The $2 million grant has no strings attached, but the school will host a computer server for XRP, a cryptocurrency Ripple uses to speed payments across borders. Other servers in XRP’s network will help to validate transactions before adding them to the blockchain.

More broadly, says van Miltenburg, “We’d like to form a lasting relationship with McCombs and UT Austin. We hope to develop a positive reputation on campus that could lead to a recruiting pipeline.”

Next Blocks in the Chain

With the grant in place, Fracassi’s next step is to develop a three-part mission for the Blockchain Initiative: research, developing curriculum, and networking.

This fall, he began soliciting research proposals — not just from McCombs, but from other schools on the Forty Acres and local businesses as well.

“We hope to be a hub to connect people doing blockchain work across the UT Austin campus and the greater Austin community,” Fracassi says.

One thing the initiative will not be is an uncritical booster, says Konana, who is on its advisory board. Right now, investors are pouring money into startups. Many of them will fail. “But the more entrepreneurs get involved in resolving blockchain’s problems, the faster they will get resolved,” he says.

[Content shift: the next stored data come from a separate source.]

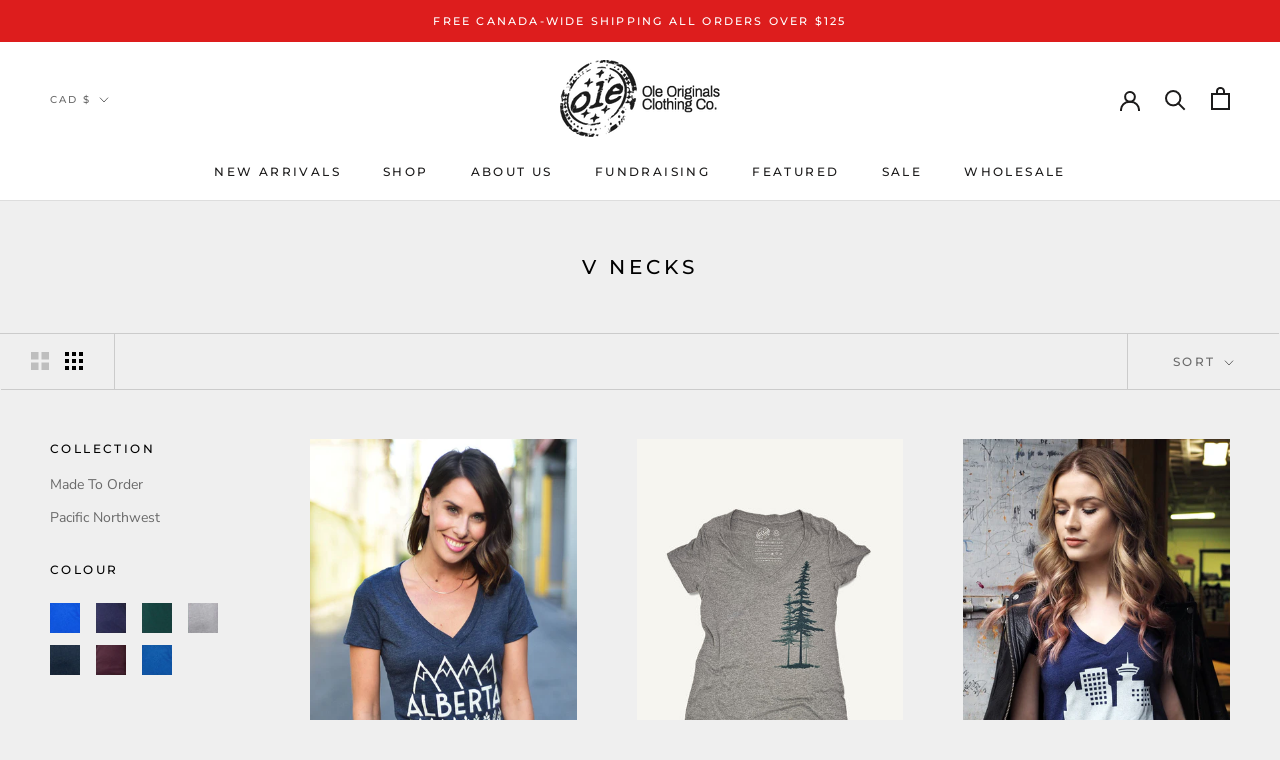

--- FILE ---
content_type: text/javascript
request_url: https://www.oleoriginals.com/cdn/shop/t/36/assets/custom.js?v=183944157590872491501617037579
body_size: -580
content:
//# sourceMappingURL=/cdn/shop/t/36/assets/custom.js.map?v=183944157590872491501617037579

That’s precisely why a school like McCombs is needed, Konana adds. “The industry has taken off far faster than the academic work,” he says. “There are a lot of research issues we need to be worried about. I’m glad there’s so much excitement about them. I’m glad that McCombs can play a part.”

Blockchain Explained: Can a Ledger Change the World?

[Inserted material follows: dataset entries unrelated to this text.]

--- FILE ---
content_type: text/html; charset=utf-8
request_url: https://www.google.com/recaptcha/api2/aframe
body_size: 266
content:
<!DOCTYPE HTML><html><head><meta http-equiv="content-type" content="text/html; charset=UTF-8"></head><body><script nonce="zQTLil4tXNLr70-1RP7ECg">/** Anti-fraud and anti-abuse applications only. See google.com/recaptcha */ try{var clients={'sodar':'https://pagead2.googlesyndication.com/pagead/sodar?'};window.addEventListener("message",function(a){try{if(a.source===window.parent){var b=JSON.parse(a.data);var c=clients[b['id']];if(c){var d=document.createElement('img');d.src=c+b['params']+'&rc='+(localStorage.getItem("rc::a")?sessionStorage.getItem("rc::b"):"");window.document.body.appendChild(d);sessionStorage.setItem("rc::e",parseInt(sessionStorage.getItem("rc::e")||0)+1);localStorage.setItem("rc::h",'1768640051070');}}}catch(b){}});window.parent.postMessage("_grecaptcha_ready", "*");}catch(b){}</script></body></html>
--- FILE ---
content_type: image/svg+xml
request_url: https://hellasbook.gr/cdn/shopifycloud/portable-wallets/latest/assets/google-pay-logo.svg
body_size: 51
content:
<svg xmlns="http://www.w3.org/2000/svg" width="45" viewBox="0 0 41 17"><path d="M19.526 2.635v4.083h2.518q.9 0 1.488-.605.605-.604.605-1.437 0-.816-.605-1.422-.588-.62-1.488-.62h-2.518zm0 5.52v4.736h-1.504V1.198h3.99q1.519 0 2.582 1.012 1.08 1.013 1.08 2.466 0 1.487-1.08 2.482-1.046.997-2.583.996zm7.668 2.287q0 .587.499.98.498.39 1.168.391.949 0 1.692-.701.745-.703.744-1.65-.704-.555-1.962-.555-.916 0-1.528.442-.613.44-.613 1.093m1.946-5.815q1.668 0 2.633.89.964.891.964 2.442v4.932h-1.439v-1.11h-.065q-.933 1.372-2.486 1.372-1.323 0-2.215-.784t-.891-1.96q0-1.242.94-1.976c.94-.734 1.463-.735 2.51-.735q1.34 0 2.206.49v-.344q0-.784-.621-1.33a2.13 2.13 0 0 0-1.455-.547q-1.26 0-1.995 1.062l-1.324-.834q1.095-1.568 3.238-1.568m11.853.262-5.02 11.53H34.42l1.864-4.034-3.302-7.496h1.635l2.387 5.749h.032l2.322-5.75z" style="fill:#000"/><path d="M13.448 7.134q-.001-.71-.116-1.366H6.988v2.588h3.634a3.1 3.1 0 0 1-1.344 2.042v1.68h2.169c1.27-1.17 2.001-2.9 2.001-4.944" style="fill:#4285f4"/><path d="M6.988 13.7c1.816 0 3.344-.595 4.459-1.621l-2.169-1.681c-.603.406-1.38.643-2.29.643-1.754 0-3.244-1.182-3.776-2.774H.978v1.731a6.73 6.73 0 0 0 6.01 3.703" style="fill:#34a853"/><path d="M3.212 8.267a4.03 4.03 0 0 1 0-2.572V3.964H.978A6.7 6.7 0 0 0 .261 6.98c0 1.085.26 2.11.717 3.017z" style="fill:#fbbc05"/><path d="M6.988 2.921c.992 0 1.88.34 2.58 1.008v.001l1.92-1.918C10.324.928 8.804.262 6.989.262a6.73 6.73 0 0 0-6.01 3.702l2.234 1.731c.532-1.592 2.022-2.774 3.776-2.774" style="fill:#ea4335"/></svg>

Behind the hoopla, a blockchain is simply a ledger for recording transactions. One block of data is linked to the block that came before it and the one that comes after, forming a chronological chain.

But it differs from traditional ledgers in several ways:

  • It’s decentralized. Instead of one central organization, it’s maintained by a network of individual computers. Bitcoin, for example, is verified and added to the blockchain ledger by more than 5,000 contributors, known as miners.
  • It’s hard to hack. Each contributor keeps their own copy of the entire chain and verifies new blocks of data. Altering any information would require hacking more than half the contributors.
  • It’s historical. It displays every transaction since Day One and the time at which it occurred.

That feature makes it especially appealing for non-financial uses, like supply chains. When Walmart put all of its mango suppliers on a blockchain, it cut the time for tracing a slice back to the farm from six days to two seconds.

Instant traceability could also make food safer, says Cesare Fracassi, director of McCombs’ Blockchain Initiative. “If you find a banned pesticide on a head of lettuce, you can look at where it came from and check records of what was applied. When people are held accountable for what they do, they’re much more likely to play honestly.”